Required work
Using the data below, report how many lines hold the word "over". Include nothing else in the reply.

Items from a data source
▬▬▬▬▬▬

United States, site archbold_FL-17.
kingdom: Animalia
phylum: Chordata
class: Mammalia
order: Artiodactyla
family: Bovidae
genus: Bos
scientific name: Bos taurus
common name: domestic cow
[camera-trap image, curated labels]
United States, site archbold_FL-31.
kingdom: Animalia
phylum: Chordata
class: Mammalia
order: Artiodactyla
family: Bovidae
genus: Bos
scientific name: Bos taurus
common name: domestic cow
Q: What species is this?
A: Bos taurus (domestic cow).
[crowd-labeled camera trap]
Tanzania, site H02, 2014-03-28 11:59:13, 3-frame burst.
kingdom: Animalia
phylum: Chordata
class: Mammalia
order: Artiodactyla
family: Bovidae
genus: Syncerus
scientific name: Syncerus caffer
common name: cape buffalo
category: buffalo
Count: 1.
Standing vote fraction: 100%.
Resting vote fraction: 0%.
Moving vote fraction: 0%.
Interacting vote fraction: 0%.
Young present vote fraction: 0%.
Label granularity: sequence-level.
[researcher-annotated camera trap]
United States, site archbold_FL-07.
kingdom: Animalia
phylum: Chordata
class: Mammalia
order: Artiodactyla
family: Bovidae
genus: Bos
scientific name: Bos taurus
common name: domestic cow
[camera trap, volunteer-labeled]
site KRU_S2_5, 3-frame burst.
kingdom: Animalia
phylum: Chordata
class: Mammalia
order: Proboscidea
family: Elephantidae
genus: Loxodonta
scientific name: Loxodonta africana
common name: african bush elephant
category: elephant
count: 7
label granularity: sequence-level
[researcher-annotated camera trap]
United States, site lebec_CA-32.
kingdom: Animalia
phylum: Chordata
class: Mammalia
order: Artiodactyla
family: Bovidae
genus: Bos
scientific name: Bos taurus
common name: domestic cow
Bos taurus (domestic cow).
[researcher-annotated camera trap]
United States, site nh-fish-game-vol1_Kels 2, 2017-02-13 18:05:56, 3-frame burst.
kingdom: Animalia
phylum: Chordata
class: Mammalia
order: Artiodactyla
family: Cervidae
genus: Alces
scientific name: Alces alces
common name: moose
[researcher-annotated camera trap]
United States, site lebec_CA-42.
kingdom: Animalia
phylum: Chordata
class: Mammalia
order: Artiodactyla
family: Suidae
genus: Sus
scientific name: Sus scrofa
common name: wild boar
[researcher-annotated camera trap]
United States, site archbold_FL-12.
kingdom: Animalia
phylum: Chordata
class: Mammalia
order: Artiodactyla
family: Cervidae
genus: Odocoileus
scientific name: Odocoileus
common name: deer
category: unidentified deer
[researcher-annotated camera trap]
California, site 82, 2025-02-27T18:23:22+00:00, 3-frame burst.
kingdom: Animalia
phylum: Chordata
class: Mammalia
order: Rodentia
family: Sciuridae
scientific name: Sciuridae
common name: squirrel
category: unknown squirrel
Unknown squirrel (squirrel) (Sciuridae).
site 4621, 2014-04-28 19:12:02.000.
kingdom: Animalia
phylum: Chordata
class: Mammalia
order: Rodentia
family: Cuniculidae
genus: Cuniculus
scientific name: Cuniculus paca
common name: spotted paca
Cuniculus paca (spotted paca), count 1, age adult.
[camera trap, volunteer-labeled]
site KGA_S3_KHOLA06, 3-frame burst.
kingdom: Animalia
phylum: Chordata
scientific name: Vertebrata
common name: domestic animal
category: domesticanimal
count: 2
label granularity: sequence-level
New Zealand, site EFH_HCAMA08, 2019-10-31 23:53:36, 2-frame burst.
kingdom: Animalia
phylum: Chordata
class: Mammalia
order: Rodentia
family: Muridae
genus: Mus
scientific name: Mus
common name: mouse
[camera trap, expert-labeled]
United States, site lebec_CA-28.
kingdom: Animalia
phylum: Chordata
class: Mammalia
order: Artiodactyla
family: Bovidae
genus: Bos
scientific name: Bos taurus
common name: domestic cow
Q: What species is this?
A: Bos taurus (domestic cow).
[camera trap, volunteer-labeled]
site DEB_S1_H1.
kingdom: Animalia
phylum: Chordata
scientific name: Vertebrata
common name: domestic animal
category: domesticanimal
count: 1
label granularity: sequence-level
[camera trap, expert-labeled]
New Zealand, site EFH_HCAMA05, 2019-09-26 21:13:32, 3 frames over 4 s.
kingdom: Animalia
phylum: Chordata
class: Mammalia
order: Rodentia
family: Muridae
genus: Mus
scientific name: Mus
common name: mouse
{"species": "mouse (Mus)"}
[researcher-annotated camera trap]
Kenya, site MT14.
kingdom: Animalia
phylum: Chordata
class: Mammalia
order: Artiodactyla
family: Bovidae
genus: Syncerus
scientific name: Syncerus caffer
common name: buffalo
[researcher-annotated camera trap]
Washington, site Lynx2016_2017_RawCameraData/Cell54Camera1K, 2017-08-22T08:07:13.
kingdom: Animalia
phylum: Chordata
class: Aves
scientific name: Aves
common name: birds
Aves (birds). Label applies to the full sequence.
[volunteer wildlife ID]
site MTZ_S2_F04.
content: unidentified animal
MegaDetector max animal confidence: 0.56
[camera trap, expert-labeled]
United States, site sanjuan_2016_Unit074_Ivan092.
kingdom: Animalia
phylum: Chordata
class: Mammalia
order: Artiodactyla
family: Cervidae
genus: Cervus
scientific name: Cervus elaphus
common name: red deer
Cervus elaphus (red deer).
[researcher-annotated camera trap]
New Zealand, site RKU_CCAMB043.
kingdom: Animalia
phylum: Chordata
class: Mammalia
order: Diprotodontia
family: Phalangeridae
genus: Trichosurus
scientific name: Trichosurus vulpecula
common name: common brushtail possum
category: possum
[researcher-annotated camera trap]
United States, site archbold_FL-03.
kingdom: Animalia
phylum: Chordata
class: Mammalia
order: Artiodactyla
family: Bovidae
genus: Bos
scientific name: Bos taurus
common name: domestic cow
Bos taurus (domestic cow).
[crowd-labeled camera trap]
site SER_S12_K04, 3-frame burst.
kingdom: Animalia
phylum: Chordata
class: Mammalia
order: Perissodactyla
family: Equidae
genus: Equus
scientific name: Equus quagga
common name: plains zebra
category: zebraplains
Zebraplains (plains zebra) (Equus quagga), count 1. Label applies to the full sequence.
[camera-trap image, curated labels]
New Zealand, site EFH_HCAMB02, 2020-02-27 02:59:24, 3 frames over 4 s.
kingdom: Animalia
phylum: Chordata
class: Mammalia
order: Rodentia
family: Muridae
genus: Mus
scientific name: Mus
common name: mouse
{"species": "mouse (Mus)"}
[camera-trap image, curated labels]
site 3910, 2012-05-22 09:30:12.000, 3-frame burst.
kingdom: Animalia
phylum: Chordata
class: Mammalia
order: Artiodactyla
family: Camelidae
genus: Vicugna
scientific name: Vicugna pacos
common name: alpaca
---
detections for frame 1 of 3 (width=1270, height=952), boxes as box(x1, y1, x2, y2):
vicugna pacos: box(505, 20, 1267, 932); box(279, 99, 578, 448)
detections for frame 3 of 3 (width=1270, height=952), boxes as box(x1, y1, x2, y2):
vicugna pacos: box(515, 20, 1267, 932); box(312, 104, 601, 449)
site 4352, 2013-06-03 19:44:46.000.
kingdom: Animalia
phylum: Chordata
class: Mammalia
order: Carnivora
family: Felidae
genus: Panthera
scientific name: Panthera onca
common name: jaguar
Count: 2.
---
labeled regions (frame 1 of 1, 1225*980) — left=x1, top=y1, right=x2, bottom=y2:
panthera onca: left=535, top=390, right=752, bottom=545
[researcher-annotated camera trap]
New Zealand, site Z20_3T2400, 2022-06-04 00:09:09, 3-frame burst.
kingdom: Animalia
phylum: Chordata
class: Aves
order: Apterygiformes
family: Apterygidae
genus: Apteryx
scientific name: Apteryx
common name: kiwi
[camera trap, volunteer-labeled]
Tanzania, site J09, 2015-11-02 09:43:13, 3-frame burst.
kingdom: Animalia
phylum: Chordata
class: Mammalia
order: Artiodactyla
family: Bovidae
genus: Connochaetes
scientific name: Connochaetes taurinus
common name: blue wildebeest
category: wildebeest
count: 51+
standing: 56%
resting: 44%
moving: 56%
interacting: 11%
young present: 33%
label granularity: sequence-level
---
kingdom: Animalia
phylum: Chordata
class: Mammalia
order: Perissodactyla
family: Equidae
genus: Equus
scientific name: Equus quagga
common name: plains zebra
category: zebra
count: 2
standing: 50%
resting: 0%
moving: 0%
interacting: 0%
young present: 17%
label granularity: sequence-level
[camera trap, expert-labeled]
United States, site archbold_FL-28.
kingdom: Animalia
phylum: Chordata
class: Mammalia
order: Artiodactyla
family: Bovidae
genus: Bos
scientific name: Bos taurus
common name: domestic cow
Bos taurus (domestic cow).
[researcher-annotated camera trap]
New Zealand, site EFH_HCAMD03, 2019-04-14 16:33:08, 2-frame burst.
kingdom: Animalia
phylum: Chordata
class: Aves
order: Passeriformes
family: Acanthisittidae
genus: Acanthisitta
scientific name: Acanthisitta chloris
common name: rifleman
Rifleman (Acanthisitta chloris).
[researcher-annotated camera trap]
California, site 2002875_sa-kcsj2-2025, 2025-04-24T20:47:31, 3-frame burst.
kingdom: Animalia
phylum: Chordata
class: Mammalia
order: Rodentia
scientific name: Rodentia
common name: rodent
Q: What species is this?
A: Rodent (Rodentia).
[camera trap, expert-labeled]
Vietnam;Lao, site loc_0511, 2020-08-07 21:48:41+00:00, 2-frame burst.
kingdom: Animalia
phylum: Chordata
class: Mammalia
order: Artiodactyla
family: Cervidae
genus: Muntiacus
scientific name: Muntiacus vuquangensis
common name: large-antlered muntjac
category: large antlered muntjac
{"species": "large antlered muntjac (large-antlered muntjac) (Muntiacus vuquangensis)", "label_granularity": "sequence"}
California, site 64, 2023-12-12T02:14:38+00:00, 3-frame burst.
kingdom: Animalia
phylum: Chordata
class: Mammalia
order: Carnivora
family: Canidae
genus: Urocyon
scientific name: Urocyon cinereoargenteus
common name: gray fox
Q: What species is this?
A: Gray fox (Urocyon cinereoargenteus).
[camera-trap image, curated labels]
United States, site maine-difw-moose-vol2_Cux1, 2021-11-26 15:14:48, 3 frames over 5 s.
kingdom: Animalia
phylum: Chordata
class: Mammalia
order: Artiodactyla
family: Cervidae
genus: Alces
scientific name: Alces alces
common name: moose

▬▬▬▬▬▬

The completed task
3